I'm not sue the proto-Aztecs were tiny nomadic bands.  I think they had agriculture.  Besides, language replacement took place in the Old World without horse.  For instance the Afro-Asiatic speakers seemed to have conquered Sumeria at some point well before horses were common in the area.
I think they might have had wagons, but year the moment I posted this I thought of the Akkadians. 
Title: Re: Connections between Mississippian culture and Mesoamerica?
Post by: PDH on January 21, 2013, 08:53:28 PM
Quote from: Queequeg on January 21, 2013, 08:45:51 PM

I think they might have had wagons, but year the moment I posted this I thought of the Akkadians.

English, please.
Title: Re: Connections between Mississippian culture and Mesoamerica?
Post by: Queequeg on January 21, 2013, 08:56:13 PM
I think the Semitic invaders of Mesopotamia during the time of the Sumerians-who would later be called Akkadians-might have had wagons, but most of the migrants were probably on foot.  This directly contradicts my previous post wherein I couldn't remember another time a settled quasi-nomadic people conquered and assimilated a settled agricultural society.  The Akkadians did it. 
Title: Re: Connections between Mississippian culture and Mesoamerica?
Post by: PDH on January 21, 2013, 09:02:28 PM
You don't need a migration of people to have a diffusion of culture.  The bell beaker spread 4-5000 years ago seems to indicate this.
Title: Re: Connections between Mississippian culture and Mesoamerica?
Post by: Razgovory on January 21, 2013, 09:39:51 PM
I've noticed that Psellos and I think alike often.  Poor, guy. :(
Title: Re: Connections between Mississippian culture and Mesoamerica?
Post by: Queequeg on January 22, 2013, 02:12:51 AM
Quote from: PDH on January 21, 2013, 09:02:28 PM
You don't need a migration of people to have a diffusion of culture.  The bell beaker spread 4-5000 years ago seems to indicate this.
Wouldn't some kind of core nucleus of migrants be assumed? 
Title: Re: Connections between Mississippian culture and Mesoamerica?
Post by: citizen k on January 22, 2013, 02:15:16 AM
Quote from: Queequeg on January 22, 2013, 02:12:51 AM
Quote from: PDH on January 21, 2013, 09:02:28 PM
You don't need a migration of people to have a diffusion of culture.  The bell beaker spread 4-5000 years ago seems to indicate this.
Wouldn't some kind of core nucleus of migrants be assumed?

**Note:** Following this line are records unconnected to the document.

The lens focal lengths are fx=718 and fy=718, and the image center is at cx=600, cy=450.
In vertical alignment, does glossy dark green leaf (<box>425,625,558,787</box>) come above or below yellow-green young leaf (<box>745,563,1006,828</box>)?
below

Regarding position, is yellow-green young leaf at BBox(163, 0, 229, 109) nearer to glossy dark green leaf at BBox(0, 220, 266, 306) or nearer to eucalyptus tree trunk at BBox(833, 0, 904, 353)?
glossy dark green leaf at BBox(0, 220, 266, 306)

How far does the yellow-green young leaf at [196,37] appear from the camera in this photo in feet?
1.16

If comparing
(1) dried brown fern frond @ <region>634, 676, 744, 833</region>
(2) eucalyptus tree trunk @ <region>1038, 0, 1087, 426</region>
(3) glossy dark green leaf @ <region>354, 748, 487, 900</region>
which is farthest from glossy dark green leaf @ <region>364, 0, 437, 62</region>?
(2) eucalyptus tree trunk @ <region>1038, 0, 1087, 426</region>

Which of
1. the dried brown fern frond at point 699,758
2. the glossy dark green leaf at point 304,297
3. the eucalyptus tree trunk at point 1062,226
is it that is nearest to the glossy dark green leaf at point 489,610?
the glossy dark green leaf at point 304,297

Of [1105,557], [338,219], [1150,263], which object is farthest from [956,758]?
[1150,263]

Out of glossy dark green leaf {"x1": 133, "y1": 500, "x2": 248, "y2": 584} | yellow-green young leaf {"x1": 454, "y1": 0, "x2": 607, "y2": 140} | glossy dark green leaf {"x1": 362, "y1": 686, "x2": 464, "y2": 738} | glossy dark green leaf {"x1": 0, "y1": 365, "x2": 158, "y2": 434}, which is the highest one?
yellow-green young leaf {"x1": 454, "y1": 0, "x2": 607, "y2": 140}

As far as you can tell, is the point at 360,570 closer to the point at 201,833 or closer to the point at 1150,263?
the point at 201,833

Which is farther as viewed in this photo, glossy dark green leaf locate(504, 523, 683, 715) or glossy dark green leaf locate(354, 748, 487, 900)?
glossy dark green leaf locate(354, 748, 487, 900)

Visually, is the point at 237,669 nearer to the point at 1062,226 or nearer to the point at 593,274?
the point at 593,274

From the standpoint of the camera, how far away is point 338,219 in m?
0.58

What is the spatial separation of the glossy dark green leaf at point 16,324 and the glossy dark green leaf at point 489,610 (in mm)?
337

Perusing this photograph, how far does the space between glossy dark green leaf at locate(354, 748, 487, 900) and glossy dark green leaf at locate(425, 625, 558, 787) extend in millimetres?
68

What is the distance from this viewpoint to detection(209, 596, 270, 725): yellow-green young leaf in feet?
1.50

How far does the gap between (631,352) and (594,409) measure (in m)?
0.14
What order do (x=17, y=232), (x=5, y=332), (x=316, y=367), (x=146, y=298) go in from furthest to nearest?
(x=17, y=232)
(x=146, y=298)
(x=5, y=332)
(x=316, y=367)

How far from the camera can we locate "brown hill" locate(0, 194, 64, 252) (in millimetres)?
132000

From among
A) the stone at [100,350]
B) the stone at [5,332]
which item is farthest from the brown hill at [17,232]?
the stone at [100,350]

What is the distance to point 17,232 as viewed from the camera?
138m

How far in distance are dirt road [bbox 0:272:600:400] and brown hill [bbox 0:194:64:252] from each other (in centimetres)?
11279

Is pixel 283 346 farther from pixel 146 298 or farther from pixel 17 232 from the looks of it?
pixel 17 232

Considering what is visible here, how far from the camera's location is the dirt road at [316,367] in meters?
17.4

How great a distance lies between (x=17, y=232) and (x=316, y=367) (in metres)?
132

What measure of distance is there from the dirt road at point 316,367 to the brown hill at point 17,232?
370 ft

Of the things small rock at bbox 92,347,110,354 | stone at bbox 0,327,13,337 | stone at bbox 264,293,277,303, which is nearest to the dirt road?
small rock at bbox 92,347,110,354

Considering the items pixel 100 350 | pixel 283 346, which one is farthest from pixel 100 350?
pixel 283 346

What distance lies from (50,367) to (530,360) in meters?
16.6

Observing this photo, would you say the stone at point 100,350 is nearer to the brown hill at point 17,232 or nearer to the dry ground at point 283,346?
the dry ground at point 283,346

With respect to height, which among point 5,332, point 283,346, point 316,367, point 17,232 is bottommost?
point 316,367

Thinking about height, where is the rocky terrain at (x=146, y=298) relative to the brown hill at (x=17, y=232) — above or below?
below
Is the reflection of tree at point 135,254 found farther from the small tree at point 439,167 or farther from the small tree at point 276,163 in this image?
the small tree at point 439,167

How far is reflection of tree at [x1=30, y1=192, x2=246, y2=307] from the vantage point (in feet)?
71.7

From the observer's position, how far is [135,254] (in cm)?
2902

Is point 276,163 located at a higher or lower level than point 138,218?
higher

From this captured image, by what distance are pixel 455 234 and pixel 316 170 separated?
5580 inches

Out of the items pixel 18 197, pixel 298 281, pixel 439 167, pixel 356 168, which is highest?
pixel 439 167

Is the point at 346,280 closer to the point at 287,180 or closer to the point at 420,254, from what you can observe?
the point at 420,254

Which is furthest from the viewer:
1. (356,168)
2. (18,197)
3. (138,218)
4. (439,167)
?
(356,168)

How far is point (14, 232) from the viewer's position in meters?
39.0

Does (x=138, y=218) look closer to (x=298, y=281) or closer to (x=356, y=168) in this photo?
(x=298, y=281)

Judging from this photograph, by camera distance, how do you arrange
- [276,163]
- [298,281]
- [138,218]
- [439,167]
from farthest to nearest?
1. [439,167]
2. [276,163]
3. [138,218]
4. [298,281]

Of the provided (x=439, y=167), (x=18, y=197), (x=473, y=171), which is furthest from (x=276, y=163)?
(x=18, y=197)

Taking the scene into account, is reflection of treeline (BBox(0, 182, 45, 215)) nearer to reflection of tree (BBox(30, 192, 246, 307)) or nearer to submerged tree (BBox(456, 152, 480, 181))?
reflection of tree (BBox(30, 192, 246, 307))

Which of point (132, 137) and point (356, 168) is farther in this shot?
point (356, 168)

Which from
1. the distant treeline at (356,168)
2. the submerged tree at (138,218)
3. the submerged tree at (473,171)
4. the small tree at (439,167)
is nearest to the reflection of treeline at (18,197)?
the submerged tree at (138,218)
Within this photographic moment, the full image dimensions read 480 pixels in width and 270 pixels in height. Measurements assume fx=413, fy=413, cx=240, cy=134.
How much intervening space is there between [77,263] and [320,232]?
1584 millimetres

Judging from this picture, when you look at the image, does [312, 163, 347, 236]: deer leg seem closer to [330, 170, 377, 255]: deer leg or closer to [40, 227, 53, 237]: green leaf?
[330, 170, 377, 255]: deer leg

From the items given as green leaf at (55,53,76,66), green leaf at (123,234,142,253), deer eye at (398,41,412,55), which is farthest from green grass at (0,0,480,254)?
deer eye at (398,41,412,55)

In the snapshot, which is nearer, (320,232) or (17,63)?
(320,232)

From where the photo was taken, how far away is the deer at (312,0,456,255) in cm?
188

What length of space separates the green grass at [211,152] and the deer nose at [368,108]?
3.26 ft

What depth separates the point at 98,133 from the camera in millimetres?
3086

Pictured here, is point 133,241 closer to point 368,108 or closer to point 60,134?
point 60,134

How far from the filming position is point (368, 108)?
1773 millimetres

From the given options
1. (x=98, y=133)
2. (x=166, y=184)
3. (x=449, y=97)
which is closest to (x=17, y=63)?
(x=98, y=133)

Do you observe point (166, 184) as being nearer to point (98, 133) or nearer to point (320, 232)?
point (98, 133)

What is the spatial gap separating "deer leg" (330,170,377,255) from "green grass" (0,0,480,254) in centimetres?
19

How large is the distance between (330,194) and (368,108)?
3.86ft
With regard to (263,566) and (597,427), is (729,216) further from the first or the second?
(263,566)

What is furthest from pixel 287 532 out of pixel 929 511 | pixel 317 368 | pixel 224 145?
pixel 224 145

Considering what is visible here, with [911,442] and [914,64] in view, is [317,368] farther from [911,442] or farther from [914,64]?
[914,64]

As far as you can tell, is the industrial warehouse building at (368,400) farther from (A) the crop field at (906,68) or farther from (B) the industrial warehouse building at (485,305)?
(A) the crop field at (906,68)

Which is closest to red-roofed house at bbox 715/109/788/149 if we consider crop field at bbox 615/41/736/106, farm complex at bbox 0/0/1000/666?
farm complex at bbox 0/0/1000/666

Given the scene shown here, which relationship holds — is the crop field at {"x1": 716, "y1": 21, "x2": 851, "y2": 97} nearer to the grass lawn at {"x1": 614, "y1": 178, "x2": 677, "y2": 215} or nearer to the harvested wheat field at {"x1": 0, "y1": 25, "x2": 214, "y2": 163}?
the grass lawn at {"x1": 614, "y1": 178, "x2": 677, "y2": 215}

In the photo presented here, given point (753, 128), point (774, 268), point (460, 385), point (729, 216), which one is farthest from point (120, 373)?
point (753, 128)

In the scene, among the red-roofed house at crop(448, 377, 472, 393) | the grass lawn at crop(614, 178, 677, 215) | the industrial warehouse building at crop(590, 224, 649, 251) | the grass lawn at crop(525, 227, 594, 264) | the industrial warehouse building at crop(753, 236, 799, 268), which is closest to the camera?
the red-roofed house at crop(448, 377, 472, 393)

Trade between groups should be sufficient in most cases.

Title: Re: Connections between Mississippian culture and Mesoamerica?
Post by: Queequeg on January 22, 2013, 03:48:29 AM
What is meant by culture?
Title: Re: Connections between Mississippian culture and Mesoamerica?
Post by: Queequeg on January 22, 2013, 04:19:52 AM
To use an example I am familiar with, the proto-Uralics had extensive ties with the Indo-Europeans. Much of the material culture was shared, and there was a lot of linguistic contact. Genetic admixture was inevitable, but likely far less so than in areas of outright conquest by earliest Indo-European groups. Some Uralic groups-the Proto-Hungarians- could be spoken of as sharing a material culture with other Eurasian pastoralists, having received large parts of the Indo-European "package." But genetic admixture and linguistic intermingling still happened. Assuming that a linguistic and material culture could change in this period without genetic admixture seems unlikely. Particularly linguistic element.

Title: Re: Connections between Mississippian culture and Mesoamerica?
Post by: jimmy olsen on January 22, 2013, 07:36:27 AM
With the rise of genetic sequencing of ancient remains the academic tide has turned against the "pots, not people" paradigm in tabor of migration and expansion.